— Page text —
%%
« How many mailing lists? | Main | On the job: recommended reading »

RDF, pedantry, and the web

Warning: of interest only to people who care about RDF graphs, are comfortable with jargon like "surface syntax", "model theory" or "entailment", web architecture minutiae, and have heard of a guy named Tarski.

I think that what the semantic web needs is two rather different things, put together in a new way. It needs a content language whose sole function is to express, transmit and store propositions in a form that permits easy use by engines of one kind and another. There is no need to place restrictions or guards on this language, and it should be compact, easy to use, expressive and syntactically simple. The W3C basic standard is RDF, which is a good start, but nowhere near expressive enough. The best starting-point for such a content language is something like a simple version of KIF, though with an XML-style syntax instead of KIF's now archaic (though still elegant) LISP-based format. Subsets of this language can be described which are equivalent to DLs, but there really is no need to place elaborate syntactic boundaries on the language itself to prevent users from saying too much. Almost none of them will, in any case. Pat Hayes

Mark Baker was wondering:

Self-description and namespace mixing If I produce a multi-namespace document, am I automatically importing the entailments of those namespaces? Dan Connolly says yes (at least for RDF Schema), and I disagree with him. But I lack the background in this space to be able to convince Dan (or even myself, for that matter). It's just a hunch at this point, but the issue has very important consequences, especially to REST which requires self-descriptive messages.

Let's get "entailment" straight. Entailment has to do with true sentences (or formulae) in a formal language. If a sentence A, "entails" B, that's to say "when A is true, B is neccessarily true too". Then any interpretation which holds A as being true, neccessarily holds B as being true. Roughly, for our purposes an RDF graph is much like a sentence. Contrariwise, there can be no intepretations where A is true and B is false. Indeed, searching for such "nonsense" interpretations is a technique to determine the internal consistency (or not) of a formal language.
%%
— Data supplied —
%%
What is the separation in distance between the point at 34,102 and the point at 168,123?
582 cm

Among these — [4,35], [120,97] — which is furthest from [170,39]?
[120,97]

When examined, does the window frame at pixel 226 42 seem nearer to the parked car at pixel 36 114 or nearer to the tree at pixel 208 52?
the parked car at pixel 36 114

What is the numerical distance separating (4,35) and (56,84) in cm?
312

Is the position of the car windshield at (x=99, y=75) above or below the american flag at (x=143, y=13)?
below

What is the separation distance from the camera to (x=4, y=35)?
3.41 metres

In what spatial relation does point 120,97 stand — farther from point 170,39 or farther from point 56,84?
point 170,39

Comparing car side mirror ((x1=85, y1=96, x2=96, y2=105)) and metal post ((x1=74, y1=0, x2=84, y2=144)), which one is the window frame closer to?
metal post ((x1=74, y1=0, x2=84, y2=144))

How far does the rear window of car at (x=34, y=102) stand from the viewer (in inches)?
%%
%%
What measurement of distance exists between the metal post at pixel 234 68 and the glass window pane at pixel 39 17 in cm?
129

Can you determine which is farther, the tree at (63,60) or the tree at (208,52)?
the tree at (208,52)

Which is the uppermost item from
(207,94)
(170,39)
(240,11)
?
%%
%%
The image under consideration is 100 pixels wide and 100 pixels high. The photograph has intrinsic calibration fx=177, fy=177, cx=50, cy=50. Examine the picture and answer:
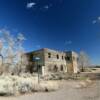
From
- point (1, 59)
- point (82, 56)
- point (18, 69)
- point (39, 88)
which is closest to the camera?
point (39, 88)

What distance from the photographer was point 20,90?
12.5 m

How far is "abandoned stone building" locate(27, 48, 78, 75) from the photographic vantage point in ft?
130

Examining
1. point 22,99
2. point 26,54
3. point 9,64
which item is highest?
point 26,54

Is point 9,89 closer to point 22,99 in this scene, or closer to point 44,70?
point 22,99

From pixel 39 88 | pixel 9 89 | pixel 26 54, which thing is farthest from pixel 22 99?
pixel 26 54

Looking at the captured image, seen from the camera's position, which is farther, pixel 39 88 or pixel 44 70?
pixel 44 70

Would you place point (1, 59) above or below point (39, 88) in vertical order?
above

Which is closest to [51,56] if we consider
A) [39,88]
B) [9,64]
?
%%
— Aim of the task —
For each statement, answer yes or no on whether the post on RDF and entailment agrees with it, and quote the words from the post that settle it.
1. Pat Hayes says RDF is expressive enough for the semantic web.
2. Mark Baker disagrees with Dan Connolly about whether a multi-namespace document imports the entailments of those namespaces.
3. Pat Hayes favors KIF's LISP-based format over an XML-style syntax.
The material has no connection to the post on RDF and entailment.

— Exercise result —
1. No: "The W3C basic standard is RDF, which is a good start, but nowhere near expressive enough."
2. Yes: "Dan Connolly says yes (at least for RDF Schema), and I disagree with him."
3. No: "though with an XML-style syntax instead of KIF's now archaic (though still elegant) LISP-based format"